Mahomet grinned an honest grin and promised to earn the sovereign.

Cecil stopped an empty landau and drove hurriedly to the station to meet the afternoon train from civilisation. He had arrived in Biskra that morning by road from El Kantara, and Lecky was coming by the afternoon train with the luggage. On seeing him, he gave that invaluable factotum some surprising orders.

In addition to Lecky, the millionaire observed among the passengers descending from the train two other people who were known to him; but he carefully hid himself from these ladies. In three minutes he had disappeared into the nocturnal whirl and uproar of Biskra, solely bent on proving or disproving the truth of a brand-new theory concerning the historic sack of the Hôtel St. James.

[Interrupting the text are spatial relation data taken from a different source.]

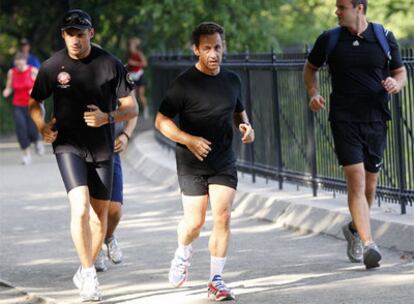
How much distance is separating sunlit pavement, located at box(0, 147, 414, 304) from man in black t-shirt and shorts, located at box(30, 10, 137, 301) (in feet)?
1.88

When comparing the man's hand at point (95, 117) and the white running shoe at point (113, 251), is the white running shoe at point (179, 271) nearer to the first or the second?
the man's hand at point (95, 117)

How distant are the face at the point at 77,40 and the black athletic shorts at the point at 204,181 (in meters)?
1.03

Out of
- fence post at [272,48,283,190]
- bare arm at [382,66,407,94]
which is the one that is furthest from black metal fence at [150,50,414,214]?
bare arm at [382,66,407,94]

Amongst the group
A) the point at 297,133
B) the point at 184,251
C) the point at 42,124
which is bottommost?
the point at 184,251

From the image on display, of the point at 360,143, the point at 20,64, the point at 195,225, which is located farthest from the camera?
the point at 20,64

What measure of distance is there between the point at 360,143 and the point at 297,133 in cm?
403

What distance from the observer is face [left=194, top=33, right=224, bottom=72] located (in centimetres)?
867

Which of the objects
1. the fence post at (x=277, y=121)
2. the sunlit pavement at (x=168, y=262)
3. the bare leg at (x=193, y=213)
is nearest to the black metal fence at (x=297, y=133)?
the fence post at (x=277, y=121)

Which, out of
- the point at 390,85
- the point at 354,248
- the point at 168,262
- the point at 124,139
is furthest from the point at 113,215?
the point at 390,85

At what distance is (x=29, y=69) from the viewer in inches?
862

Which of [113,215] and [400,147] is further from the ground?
[400,147]

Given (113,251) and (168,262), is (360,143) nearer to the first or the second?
(168,262)

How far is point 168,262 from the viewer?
10.7 m

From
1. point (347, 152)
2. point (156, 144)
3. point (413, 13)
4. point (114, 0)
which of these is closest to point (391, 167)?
point (347, 152)
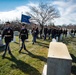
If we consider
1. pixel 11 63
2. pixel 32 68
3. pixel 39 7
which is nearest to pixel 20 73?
pixel 32 68

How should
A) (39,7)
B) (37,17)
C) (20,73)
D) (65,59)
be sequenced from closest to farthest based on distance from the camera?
(65,59), (20,73), (37,17), (39,7)

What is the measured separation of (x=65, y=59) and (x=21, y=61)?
422 cm

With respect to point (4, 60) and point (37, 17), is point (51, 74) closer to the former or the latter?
point (4, 60)

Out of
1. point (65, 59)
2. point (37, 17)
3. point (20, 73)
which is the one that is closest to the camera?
point (65, 59)

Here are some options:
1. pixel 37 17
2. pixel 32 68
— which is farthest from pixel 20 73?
pixel 37 17

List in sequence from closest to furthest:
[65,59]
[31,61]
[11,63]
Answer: [65,59] < [11,63] < [31,61]

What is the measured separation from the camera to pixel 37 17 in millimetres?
36688

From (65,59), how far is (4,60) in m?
4.72

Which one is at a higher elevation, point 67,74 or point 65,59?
point 65,59

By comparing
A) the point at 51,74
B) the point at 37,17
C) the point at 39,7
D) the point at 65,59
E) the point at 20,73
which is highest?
the point at 39,7

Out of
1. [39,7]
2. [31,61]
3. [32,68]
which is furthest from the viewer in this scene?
[39,7]

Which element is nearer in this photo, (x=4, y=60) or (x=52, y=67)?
(x=52, y=67)

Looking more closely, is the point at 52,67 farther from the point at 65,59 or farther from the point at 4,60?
the point at 4,60

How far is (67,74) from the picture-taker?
544 cm
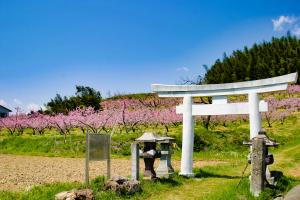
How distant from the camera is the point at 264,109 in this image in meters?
15.5

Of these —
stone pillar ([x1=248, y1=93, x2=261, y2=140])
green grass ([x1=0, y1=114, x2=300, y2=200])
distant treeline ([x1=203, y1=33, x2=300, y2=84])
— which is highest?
distant treeline ([x1=203, y1=33, x2=300, y2=84])

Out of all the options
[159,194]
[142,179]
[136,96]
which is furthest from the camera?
[136,96]

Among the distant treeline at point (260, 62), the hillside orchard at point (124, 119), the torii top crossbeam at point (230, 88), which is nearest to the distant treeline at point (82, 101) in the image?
the hillside orchard at point (124, 119)

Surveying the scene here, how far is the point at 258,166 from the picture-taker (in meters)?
11.6

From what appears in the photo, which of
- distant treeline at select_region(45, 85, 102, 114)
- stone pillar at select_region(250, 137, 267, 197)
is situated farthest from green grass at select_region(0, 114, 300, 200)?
distant treeline at select_region(45, 85, 102, 114)

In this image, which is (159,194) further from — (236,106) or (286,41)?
(286,41)

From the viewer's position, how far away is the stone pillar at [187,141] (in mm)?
16975

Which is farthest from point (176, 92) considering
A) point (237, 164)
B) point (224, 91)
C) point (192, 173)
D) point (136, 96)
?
point (136, 96)

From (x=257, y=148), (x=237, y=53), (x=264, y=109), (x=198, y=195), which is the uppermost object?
(x=237, y=53)

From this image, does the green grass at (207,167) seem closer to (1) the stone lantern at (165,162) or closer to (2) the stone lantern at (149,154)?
(1) the stone lantern at (165,162)

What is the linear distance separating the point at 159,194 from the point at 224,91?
218 inches

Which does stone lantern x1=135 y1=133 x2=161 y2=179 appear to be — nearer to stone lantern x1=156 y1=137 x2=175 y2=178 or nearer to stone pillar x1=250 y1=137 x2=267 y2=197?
stone lantern x1=156 y1=137 x2=175 y2=178

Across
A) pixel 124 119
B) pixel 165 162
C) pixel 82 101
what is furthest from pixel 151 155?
pixel 82 101

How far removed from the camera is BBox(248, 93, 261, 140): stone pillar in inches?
600
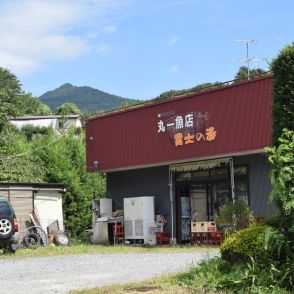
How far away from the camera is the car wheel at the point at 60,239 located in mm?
22812

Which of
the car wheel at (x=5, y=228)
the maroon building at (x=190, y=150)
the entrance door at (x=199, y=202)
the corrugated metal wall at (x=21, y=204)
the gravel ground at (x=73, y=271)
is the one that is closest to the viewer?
the gravel ground at (x=73, y=271)

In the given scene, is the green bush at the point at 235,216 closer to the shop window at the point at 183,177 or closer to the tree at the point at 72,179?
the shop window at the point at 183,177

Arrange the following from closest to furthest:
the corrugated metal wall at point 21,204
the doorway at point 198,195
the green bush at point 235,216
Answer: the green bush at point 235,216, the doorway at point 198,195, the corrugated metal wall at point 21,204

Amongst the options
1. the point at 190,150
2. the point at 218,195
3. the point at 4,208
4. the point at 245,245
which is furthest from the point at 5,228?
the point at 245,245

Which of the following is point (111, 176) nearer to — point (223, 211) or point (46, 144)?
point (46, 144)

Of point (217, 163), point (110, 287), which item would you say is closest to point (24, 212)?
point (217, 163)

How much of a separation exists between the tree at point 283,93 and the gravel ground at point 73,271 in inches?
108

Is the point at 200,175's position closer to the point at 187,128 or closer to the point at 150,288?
the point at 187,128

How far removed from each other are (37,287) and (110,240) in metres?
13.9

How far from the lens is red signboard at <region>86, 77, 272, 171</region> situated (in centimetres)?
1803

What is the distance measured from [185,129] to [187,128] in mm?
118

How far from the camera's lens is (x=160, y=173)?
891 inches

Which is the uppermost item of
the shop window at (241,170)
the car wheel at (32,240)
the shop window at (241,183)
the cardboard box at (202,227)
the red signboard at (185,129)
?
the red signboard at (185,129)

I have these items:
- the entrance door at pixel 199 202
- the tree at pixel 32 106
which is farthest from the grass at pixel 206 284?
the tree at pixel 32 106
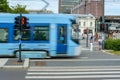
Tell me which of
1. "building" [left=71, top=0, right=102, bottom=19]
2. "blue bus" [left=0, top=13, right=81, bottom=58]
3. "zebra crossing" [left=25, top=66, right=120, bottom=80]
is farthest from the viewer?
"building" [left=71, top=0, right=102, bottom=19]

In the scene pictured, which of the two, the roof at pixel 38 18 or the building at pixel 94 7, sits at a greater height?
the building at pixel 94 7

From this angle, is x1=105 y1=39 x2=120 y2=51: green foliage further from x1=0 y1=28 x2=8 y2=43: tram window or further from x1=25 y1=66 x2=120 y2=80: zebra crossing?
x1=25 y1=66 x2=120 y2=80: zebra crossing

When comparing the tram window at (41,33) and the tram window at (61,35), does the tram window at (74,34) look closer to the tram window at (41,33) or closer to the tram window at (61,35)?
the tram window at (61,35)

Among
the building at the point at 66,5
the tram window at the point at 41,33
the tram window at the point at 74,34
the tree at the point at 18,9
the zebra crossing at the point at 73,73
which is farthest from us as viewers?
the building at the point at 66,5

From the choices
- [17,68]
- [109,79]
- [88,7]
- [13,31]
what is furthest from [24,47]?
[88,7]

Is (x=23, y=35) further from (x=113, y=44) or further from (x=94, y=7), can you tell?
(x=94, y=7)

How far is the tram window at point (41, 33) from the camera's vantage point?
28.2 m

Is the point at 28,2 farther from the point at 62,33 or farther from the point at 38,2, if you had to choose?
the point at 62,33

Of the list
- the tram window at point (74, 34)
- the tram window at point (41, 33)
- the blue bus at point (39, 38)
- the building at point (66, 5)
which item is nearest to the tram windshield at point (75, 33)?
the tram window at point (74, 34)

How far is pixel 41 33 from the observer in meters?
28.3

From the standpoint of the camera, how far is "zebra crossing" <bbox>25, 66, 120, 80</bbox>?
16969 mm

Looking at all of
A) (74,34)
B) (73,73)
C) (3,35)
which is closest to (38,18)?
(3,35)

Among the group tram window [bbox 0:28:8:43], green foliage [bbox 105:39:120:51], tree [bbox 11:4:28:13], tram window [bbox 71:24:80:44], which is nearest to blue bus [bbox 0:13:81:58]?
tram window [bbox 0:28:8:43]

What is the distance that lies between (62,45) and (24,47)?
2.66 m
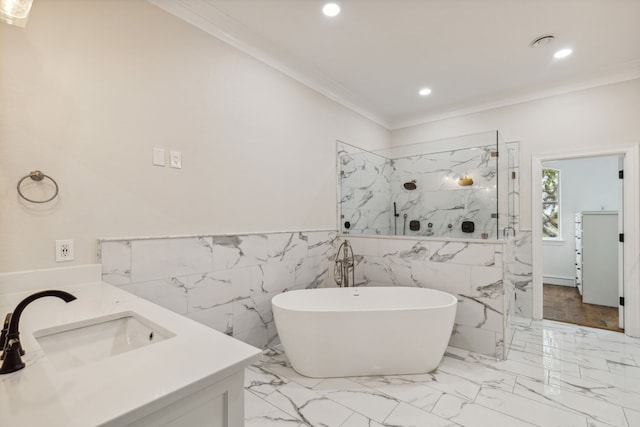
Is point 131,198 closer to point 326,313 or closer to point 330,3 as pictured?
point 326,313

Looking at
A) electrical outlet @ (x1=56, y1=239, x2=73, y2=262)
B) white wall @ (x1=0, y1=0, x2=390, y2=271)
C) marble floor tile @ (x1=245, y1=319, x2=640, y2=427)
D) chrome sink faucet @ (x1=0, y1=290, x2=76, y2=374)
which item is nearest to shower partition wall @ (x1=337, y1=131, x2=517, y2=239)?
white wall @ (x1=0, y1=0, x2=390, y2=271)

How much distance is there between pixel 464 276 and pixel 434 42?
7.00 feet

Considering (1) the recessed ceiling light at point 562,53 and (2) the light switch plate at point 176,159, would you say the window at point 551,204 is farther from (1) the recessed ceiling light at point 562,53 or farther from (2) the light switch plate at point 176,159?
(2) the light switch plate at point 176,159

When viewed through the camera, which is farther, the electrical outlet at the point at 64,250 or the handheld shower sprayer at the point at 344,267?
the handheld shower sprayer at the point at 344,267

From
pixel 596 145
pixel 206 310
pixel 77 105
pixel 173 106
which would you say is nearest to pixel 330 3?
pixel 173 106

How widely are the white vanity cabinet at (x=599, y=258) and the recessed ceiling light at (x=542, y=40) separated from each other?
3.10m

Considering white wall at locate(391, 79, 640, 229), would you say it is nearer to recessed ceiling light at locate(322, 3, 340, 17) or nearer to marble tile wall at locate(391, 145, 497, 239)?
marble tile wall at locate(391, 145, 497, 239)

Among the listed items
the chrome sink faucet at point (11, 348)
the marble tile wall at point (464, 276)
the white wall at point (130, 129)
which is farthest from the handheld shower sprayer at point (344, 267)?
the chrome sink faucet at point (11, 348)

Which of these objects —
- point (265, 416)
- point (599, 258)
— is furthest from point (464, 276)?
point (599, 258)

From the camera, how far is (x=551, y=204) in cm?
558

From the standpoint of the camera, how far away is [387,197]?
159 inches

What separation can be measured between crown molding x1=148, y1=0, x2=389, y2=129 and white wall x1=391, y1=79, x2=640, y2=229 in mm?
1899

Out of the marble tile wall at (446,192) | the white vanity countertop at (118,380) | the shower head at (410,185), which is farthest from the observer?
the shower head at (410,185)

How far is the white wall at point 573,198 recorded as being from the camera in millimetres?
5066
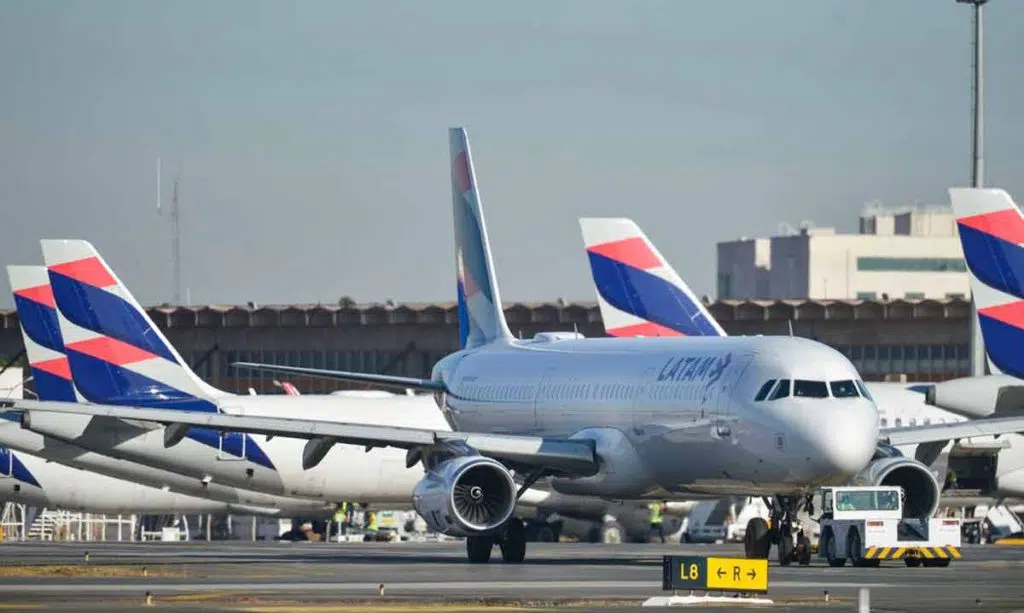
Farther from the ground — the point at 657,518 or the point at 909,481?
the point at 909,481

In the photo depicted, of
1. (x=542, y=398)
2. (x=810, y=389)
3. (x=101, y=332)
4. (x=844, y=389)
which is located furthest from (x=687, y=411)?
(x=101, y=332)

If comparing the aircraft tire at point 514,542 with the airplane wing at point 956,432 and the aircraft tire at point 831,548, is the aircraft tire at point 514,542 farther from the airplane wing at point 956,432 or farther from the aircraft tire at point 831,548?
the airplane wing at point 956,432

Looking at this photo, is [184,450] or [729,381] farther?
[184,450]

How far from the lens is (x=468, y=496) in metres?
49.0

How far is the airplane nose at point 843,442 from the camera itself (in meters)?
44.4

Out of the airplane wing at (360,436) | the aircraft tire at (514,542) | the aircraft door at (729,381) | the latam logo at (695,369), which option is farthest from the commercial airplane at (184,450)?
the aircraft door at (729,381)

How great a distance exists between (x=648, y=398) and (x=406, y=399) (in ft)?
91.4

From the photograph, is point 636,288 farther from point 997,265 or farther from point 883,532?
point 883,532

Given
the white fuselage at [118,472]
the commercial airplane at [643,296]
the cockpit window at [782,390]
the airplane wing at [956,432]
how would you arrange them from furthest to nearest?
the commercial airplane at [643,296]
the white fuselage at [118,472]
the airplane wing at [956,432]
the cockpit window at [782,390]

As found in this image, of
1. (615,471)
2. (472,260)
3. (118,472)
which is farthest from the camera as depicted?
(118,472)

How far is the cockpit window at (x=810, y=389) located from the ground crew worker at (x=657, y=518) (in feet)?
109

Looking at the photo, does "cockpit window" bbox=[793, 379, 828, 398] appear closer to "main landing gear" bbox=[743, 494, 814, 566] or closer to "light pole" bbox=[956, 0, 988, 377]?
"main landing gear" bbox=[743, 494, 814, 566]

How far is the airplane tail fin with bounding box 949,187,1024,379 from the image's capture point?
52344 mm

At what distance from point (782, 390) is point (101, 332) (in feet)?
79.0
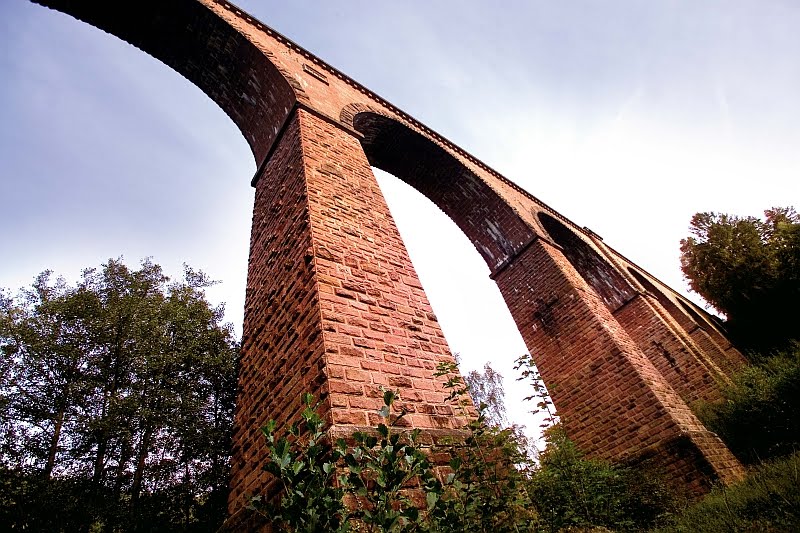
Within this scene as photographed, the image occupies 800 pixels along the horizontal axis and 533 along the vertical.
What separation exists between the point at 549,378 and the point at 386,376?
5292mm

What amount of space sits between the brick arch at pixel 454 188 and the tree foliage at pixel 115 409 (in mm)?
8027

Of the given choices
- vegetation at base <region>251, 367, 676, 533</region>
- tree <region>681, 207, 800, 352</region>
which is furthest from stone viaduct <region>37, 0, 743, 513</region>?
tree <region>681, 207, 800, 352</region>

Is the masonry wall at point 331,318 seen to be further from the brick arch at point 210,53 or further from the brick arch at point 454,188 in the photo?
the brick arch at point 454,188

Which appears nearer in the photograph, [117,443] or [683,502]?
[683,502]

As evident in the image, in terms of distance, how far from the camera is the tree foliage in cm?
890

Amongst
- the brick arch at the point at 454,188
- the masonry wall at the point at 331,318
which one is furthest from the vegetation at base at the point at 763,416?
the masonry wall at the point at 331,318

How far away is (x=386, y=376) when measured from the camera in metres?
2.39

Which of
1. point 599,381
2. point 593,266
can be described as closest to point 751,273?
point 593,266

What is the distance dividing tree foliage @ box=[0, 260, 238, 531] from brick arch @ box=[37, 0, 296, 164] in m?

But that night he waited in vain for Mahomet at the packed Casino, where the Arab chieftains and the English gentlemen, alike in their tremendous calm, were losing money at petits chevaux with all the imperturbability of stone statues.

II.

Nor did Cecil see anything of Mahomet during the next day, and he had reasons for not making inquiries about him at the Royal Hotel. But at night, as he was crossing the deserted market, Mahomet came up to him suddenly out of nowhere, and, grinning the eternal, honest, foolish grin, said in his odd English—

“I have found—him.”

“Where?”

“Come,” said Mahomet, mysteriously. The Eastern guide loves to be mysterious.